Air Canada said on Friday it would cut its workforce by up to 60% as the airline tries to save cash amid the COVID-19 pandemic and adjust to a lower level of traffic.
“This pandemic has hit extremely hard on travel industries and on the airlines particularly,” Trudeau said in a briefing in Ottawa. “That’s why we’re going to keep working with airlines, including Air Canada, to see how we can help even more.”
Canada has already put in place a wage subsidy to try to keep more Canadian workers on payrolls, and recently announced loans for large employers.
Trudeau sidestepped questions about whether his government may take an equity stake in Air Canada to help it survive, and whether its layoffs suggest the wage subsidy is not working.
Restoring demand for flights is likely to take years, John Gradek, lecturer at McGill University’s Global Aviation Leadership Program, told CBC News.
“My interpretation is that Air Canada is playing hardball with the government, indicating that ... the industry is going to need billions.”
Asked why Air Canada did not use the government’s wage subsidy instead of issuing layoffs, a representative of the airline repeated a statement that normal traffic levels “will not be returning anytime soon.”
Canada’s coronavirus death toll rose 1.7% to 5,595 from the previous day, reflecting a declining mortality rate.

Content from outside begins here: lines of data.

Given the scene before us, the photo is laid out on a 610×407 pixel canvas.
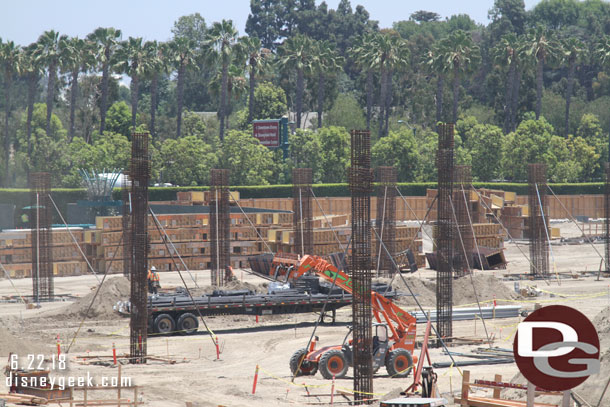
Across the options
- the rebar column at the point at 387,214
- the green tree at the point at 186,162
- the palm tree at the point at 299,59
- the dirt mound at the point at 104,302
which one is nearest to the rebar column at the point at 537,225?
the rebar column at the point at 387,214

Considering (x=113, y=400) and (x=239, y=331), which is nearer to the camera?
(x=113, y=400)

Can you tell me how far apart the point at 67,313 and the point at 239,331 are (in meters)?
8.13

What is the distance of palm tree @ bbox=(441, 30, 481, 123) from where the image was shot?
9369 cm

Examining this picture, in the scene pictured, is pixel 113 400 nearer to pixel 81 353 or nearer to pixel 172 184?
pixel 81 353

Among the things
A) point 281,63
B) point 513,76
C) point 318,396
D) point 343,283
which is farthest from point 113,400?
point 513,76

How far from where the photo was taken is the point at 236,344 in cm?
3184

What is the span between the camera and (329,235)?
181 ft

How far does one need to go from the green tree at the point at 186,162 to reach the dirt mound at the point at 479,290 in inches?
1839

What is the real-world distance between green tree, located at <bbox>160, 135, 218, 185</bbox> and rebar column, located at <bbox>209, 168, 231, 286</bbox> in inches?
1515

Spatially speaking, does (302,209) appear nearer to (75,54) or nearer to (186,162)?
(186,162)

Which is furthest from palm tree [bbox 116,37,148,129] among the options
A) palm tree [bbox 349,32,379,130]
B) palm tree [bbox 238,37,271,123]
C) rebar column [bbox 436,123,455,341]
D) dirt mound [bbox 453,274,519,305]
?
rebar column [bbox 436,123,455,341]

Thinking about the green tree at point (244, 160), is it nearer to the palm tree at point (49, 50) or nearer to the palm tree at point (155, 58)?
the palm tree at point (155, 58)

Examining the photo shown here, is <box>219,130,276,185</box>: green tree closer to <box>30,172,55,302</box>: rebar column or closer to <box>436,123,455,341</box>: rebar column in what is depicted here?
<box>30,172,55,302</box>: rebar column

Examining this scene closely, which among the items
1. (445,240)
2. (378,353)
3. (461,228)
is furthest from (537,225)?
(378,353)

Total cases rose to nearly 75,000.
Trudeau also said his government had approved the first Canadian clinical trials of a potential COVID-19 vaccine, at Dalhousie University’s Canadian Center for Vaccinology in Nova Scotia.
The candidate vaccine was developed by Chinese pharmaceutical company CanSino Biologics, two Canadian government spokesmen said.

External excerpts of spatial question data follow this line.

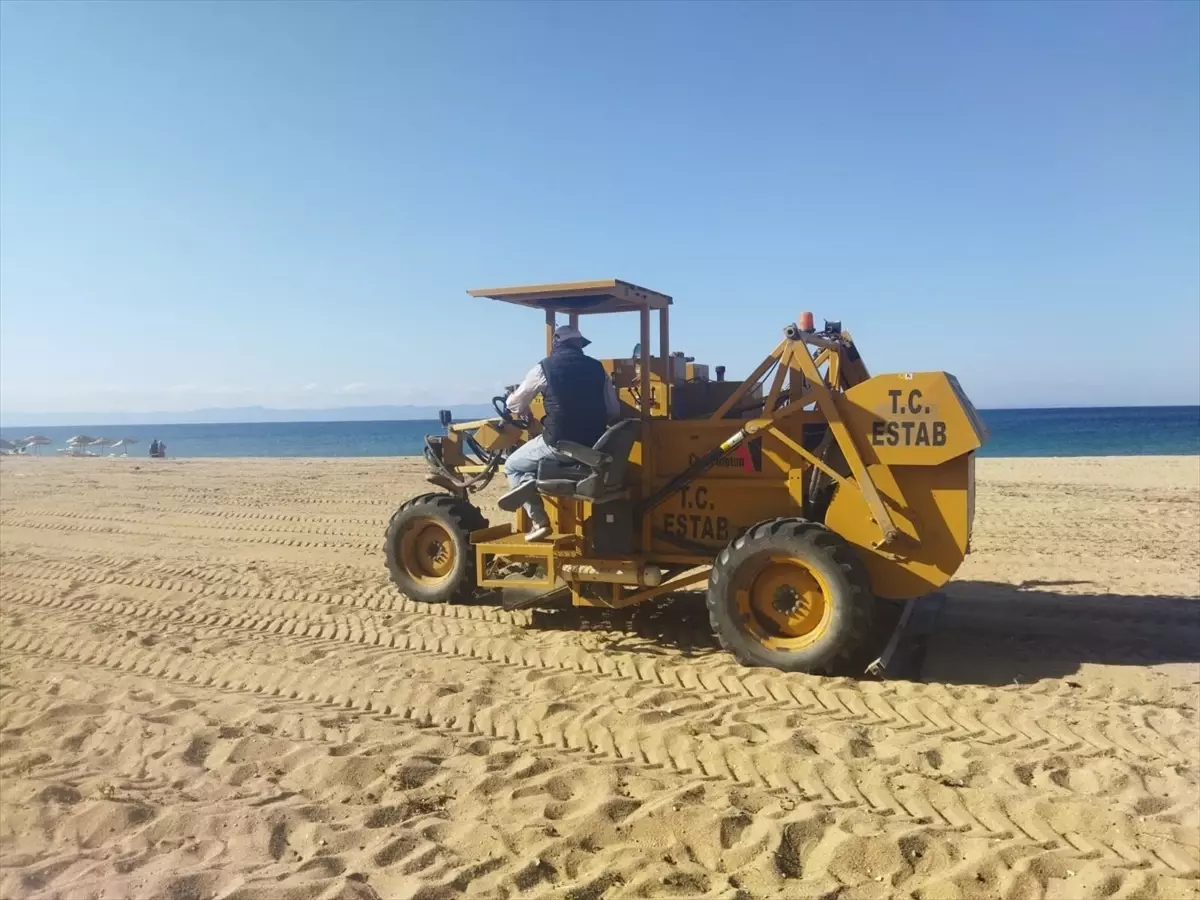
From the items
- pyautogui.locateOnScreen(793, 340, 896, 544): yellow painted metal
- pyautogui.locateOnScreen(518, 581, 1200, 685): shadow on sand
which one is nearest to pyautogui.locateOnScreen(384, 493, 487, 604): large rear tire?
pyautogui.locateOnScreen(518, 581, 1200, 685): shadow on sand

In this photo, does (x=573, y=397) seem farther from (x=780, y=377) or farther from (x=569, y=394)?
(x=780, y=377)

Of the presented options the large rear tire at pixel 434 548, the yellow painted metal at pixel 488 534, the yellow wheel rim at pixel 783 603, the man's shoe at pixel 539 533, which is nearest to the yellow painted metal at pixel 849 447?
the yellow wheel rim at pixel 783 603

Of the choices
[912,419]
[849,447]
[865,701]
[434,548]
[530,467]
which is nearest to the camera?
[865,701]

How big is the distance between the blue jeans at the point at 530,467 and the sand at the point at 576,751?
3.04ft

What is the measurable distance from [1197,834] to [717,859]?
6.60 feet

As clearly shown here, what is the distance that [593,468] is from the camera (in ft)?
21.1

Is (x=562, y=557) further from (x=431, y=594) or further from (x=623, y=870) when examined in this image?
(x=623, y=870)

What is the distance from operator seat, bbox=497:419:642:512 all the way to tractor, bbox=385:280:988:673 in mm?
13

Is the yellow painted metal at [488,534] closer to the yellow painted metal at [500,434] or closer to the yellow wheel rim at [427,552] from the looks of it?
the yellow wheel rim at [427,552]

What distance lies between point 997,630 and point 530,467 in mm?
3649

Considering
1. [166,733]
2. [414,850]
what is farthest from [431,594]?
[414,850]

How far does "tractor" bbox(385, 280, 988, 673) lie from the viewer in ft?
19.4

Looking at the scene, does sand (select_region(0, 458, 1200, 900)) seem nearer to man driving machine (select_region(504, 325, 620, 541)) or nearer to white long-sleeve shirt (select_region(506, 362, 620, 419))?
man driving machine (select_region(504, 325, 620, 541))

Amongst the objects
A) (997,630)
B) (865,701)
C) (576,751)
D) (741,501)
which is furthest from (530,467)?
(997,630)
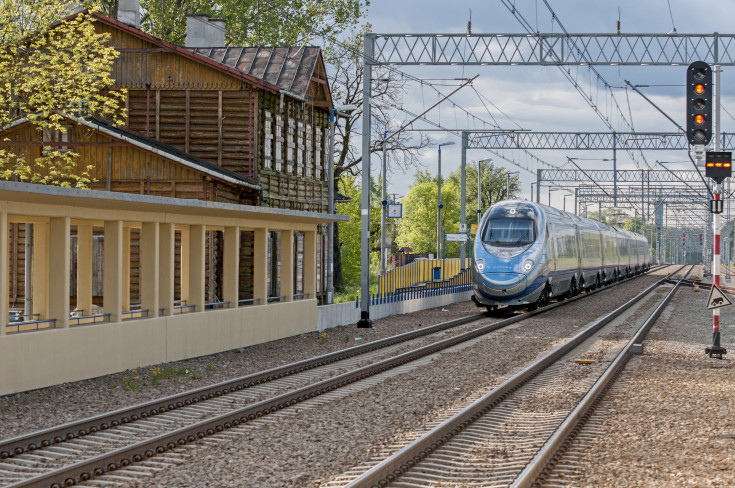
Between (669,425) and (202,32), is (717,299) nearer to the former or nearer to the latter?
(669,425)

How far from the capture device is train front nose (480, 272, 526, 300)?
2870 centimetres

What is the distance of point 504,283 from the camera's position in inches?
1131

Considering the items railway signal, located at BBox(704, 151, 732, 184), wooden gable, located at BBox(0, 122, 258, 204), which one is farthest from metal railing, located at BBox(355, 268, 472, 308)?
railway signal, located at BBox(704, 151, 732, 184)

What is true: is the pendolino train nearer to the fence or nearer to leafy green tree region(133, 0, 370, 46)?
the fence

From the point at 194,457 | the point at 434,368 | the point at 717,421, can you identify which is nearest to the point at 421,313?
the point at 434,368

Canada’s National Research Council on Tuesday said it was collaborating with CanSino to “pave the way” for future Canadian trials.
The council will work with manufacturers so that the vaccine can be produced in Canada if the trials are successful, Trudeau said.
Even as the countries collaborated on a possible vaccine, China’s consulate in Calgary rebuked Alberta Premier Jason Kenney for earlier critical remarks.
Kenney said on Thursday that China would face a “great reckoning” for trying to cover up the dangers posed by the new coronavirus when it first appeared, the Canadian Press reported.
The consulate, in a statement on its website, said “facts and data” prove that China did no such thing.
“We are defending ourselves with facts and reasons rather than slander and stigma,” it said.
Kenney’s spokeswoman said his comments speak for themselves.